On edit: grammar fixes for last paragraph / question.
> A segment then is a collection of images that follow each other in time?
A segment is a visually distinctive... segment of image, segmentation is basically splitting an image into objects: https://segment-anything.com, as such it has nothing to do with time or video.
Now SAM 2 is about video, so they seem to add object tracking (that is attributing same object to the same segment throughout frames)
The videos in the main article demonstrate that it can track objects in and out of frame (the one with bacteria or the one with boy going around the tree). However they do acknowledge this part of the algorithm can produce incorrect result sometimes (example with the horses).
The answer to your question is img1, img2, img4, as there is no reason to believe that it can only track objects in contiguous sequence.
I wonder if it can be used with security cameras somehow. My cameras currently alert me when they detect motion. It would be neat if this would help cameras become a little smarter.
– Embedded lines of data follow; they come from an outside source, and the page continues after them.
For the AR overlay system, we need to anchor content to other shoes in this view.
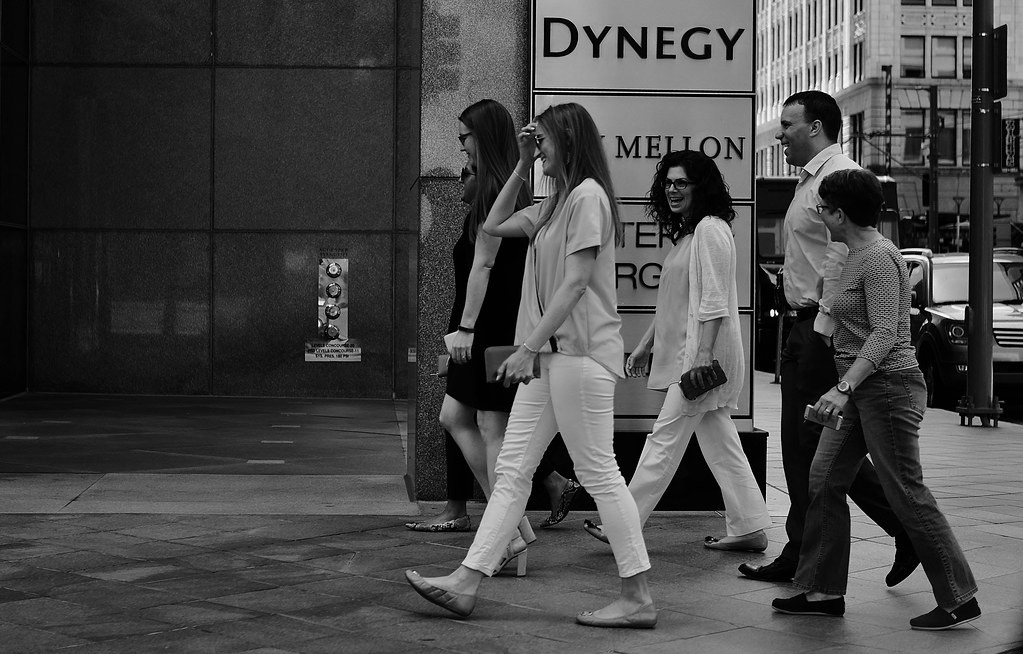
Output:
[405,516,471,533]
[540,478,586,527]
[583,520,611,545]
[885,529,921,586]
[403,571,475,617]
[739,564,794,581]
[704,531,768,551]
[577,603,658,628]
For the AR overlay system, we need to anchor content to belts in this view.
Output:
[789,304,821,321]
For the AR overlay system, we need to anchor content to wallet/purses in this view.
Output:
[438,355,451,376]
[680,361,727,400]
[483,346,541,383]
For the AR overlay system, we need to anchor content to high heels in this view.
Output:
[491,534,527,577]
[518,518,536,545]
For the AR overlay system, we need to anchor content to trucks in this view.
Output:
[754,171,905,371]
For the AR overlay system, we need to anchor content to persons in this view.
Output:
[584,150,773,552]
[412,99,578,576]
[771,168,982,630]
[740,89,919,587]
[406,104,658,629]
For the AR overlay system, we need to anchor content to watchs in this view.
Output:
[835,380,853,396]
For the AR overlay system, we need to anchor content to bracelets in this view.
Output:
[513,171,526,183]
[456,326,477,335]
[523,342,540,354]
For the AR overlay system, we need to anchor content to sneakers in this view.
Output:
[769,592,845,616]
[910,598,983,631]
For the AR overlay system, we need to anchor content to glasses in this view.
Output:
[457,132,475,146]
[660,178,692,189]
[460,168,477,180]
[535,135,548,145]
[817,204,832,213]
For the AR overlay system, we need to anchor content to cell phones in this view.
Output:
[804,404,843,431]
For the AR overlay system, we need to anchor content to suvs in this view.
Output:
[895,246,1023,410]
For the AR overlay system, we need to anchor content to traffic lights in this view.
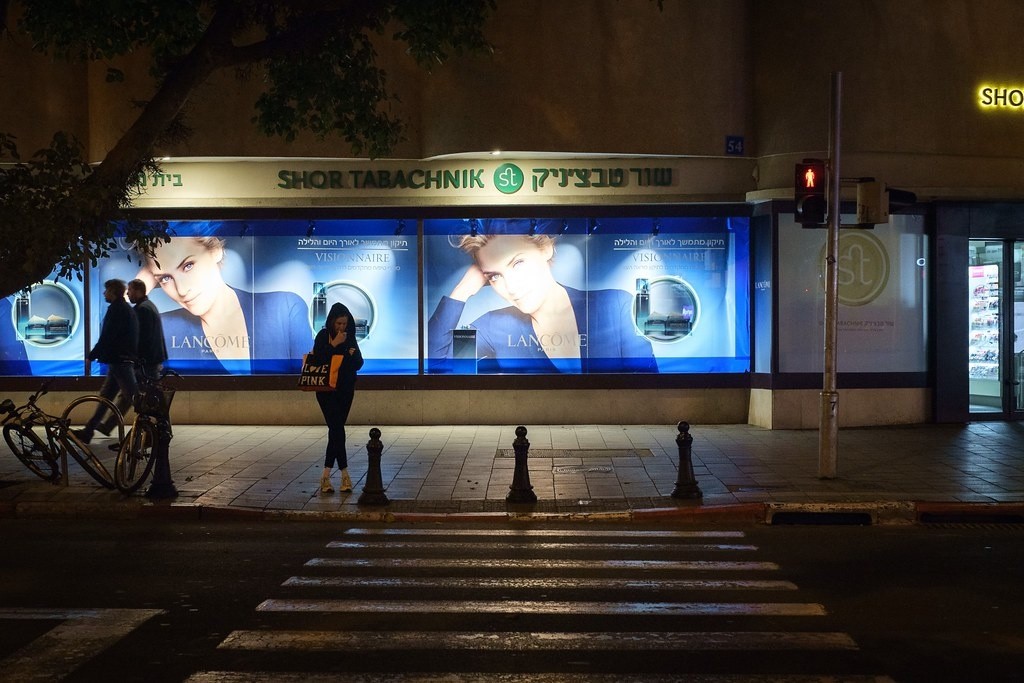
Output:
[793,161,827,224]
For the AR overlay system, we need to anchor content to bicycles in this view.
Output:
[0,376,116,492]
[109,355,186,494]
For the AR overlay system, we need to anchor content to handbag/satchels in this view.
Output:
[299,329,344,391]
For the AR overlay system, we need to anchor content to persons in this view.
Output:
[122,236,313,373]
[70,279,168,452]
[311,302,364,494]
[426,220,655,373]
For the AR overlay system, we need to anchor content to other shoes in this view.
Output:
[96,423,110,436]
[340,475,353,493]
[73,428,91,444]
[320,477,335,492]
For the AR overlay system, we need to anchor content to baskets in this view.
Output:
[133,382,176,418]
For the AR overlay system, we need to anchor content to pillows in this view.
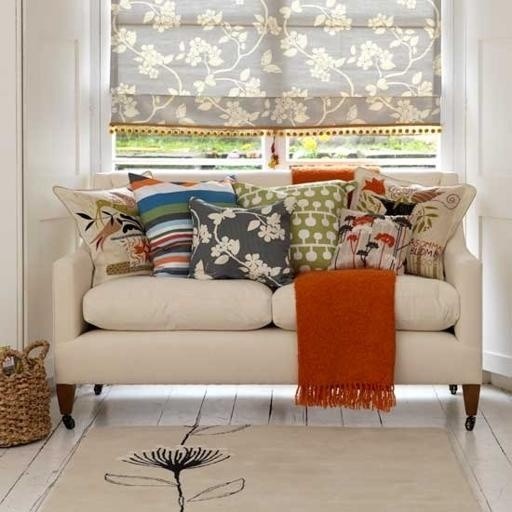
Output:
[351,170,476,280]
[53,171,156,288]
[187,197,295,287]
[331,207,409,275]
[232,179,357,272]
[128,172,238,279]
They should alert me only if someone other than a family member is detected.
The recognition logic doesn't have to always be reviewing the video, but only when motion is detected.
I think some cameras already try to do this, however, they are really bad at it.
Texas and Illinois. Both issued massive fines against Facebook for facial recognition, over a decade after FB first launched the feature. Segmentation is I guess usable to identify faces, so may seem too close to facial recognition to launch.
Basically the same issue the EU has with demos not launching there. You fine tech firms under vague laws often enough, and they stop doing business there.
It doesn't matter much because all the real computation happens on the GPU. But you could take their neural network and do inference using any language you want.